The Daily Sandwich

"We have to learn the lesson that intellectual honesty is fundamental for everything we cherish." -Sir Karl Popper

Name:
Location: Boston, Massachusetts, United States

...........................

Tuesday, April 19, 2005

A Time cover story that would actually be newsworthy

It's a shame in more ways than one that Time felt obliged to give a reactionary dilettante face time this week. Especially when there's real news to be covered.

From the NY Times story linked to above (it goes without saying that this is a must-read):


A picture named 18amer.jpgAn American Aid Worker Is Killed in Her Line of Duty

BAGHDAD, Iraq, April 17 - For more than two years, Marla Ruzicka worked to get help for innocent civilians caught in cross-fires here. A 28-year-old Californian with blond hair and an electric smile, she ran a one-woman aid group.
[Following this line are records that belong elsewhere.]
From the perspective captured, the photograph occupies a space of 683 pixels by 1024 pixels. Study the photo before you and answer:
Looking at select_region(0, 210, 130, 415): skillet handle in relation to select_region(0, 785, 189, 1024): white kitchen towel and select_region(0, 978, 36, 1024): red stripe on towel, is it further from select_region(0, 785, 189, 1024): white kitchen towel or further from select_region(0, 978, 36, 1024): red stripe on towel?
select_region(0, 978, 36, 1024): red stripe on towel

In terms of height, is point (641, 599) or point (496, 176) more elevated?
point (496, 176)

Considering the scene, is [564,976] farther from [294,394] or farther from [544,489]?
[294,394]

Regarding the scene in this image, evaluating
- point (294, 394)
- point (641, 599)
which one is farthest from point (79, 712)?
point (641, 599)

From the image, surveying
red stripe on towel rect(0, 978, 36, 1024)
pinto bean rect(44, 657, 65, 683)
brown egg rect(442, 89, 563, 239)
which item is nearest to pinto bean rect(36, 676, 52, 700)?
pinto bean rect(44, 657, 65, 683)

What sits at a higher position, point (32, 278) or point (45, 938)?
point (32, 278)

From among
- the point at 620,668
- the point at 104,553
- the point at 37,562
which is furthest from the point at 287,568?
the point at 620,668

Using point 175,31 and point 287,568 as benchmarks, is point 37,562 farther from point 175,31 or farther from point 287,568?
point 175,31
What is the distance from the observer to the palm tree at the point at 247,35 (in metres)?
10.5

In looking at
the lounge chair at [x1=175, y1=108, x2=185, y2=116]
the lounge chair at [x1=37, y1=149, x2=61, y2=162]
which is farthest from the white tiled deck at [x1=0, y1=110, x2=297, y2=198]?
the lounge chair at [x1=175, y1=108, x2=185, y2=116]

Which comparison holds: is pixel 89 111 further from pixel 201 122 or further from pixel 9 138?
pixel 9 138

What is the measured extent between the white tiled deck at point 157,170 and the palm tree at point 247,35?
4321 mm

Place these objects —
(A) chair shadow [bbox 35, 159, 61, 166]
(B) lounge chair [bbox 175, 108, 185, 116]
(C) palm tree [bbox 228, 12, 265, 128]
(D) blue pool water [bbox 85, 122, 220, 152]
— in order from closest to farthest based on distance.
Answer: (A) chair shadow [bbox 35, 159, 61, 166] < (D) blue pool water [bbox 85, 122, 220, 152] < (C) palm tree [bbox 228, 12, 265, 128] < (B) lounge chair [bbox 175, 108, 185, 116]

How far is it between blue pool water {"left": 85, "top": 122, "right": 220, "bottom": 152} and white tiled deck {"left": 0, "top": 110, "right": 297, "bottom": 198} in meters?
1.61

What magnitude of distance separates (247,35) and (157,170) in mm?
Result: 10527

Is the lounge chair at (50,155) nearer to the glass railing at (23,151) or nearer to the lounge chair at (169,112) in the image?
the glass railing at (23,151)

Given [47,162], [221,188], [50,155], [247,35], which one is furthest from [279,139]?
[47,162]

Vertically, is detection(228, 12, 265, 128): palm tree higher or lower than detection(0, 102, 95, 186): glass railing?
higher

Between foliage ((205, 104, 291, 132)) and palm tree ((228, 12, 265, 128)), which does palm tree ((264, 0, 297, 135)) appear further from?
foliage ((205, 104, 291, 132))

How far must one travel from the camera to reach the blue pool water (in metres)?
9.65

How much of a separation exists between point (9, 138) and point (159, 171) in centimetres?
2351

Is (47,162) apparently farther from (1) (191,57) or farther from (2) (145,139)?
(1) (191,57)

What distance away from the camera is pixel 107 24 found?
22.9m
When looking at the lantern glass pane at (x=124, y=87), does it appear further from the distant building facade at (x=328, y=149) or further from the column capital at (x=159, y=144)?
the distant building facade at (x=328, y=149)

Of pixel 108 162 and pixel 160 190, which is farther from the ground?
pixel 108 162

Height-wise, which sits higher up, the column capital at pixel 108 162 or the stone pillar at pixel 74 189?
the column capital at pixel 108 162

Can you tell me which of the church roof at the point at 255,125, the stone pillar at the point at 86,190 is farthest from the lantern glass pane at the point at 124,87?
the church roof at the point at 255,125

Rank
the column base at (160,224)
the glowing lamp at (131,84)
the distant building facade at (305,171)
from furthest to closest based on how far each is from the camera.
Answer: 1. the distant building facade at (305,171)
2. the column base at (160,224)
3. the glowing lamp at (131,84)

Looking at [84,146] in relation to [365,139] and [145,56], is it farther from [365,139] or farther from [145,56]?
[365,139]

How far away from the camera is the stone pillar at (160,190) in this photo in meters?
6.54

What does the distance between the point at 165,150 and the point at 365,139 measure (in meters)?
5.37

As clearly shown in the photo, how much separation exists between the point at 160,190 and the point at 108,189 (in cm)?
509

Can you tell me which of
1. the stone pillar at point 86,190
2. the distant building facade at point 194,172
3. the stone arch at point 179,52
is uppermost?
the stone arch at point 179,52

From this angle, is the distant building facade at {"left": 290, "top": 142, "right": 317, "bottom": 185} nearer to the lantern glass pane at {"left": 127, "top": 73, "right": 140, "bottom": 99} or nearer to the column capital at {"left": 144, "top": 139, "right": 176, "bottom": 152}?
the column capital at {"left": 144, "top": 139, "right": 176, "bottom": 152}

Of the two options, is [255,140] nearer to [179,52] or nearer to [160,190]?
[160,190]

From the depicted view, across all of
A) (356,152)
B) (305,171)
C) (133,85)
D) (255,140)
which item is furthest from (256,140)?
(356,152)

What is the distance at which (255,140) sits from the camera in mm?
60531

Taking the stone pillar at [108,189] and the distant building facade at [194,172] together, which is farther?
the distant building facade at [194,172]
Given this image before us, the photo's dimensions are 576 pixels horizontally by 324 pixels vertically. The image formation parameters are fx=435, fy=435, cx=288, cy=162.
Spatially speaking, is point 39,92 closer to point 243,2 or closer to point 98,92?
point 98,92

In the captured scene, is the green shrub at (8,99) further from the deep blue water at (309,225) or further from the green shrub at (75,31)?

On Saturday afternoon, Ms. Ruzicka became a casualty herself. A suicide bomber attacked a convoy of security contractors that was passing near her car on the airport road in Baghdad, killing her and her Iraqi driver, United States Embassy officials in Baghdad said.

Ms. Ruzicka had worked in Afghanistan as well as Iraq. She took great risks, often traveling to talk to Iraqis without the guards and armored cars that reporters here tend to rely on. She also had an extraordinary gift for promoting her cause, whether in Iraq or Washington.

She worked with Senator Patrick J. Leahy, Democrat of Vermont, to get $2.5 million for civilian victims in Afghanistan, and later, $10 million for victims in Iraq. Last week another $10 million was authorized for the Iraq program.

"She was the one that persuaded us," Mr. Leahy said Sunday afternoon in a telephone interview. "Here's someone who at 28 years old did more than most people do in a lifetime."

Ms. Ruzicka was deceptively girlish in person. She often arranged parties for the foreign correspondents here and in Afghanistan. She was in her element, with her distinctive giggle always audible over the music. But she used the occasions to lobby reporters to write about the things that mattered to her.

The evening before she died, she visited this reporter in Baghdad to talk about civilian casualties. She spoke with affection about a 2-year-old girl she was helping, whose parents and other relatives were killed by a missile in 2003.

__________________________________________________________________________________

What a tragedy, and what a waste of a human life. For my part, I'm not comfortable with using this to club the right (thought Lord knows they deserve it). But Ms. Ruzicka deserves to be recognized as a hero and a great American. If you see any coverage of her story, please pass it on.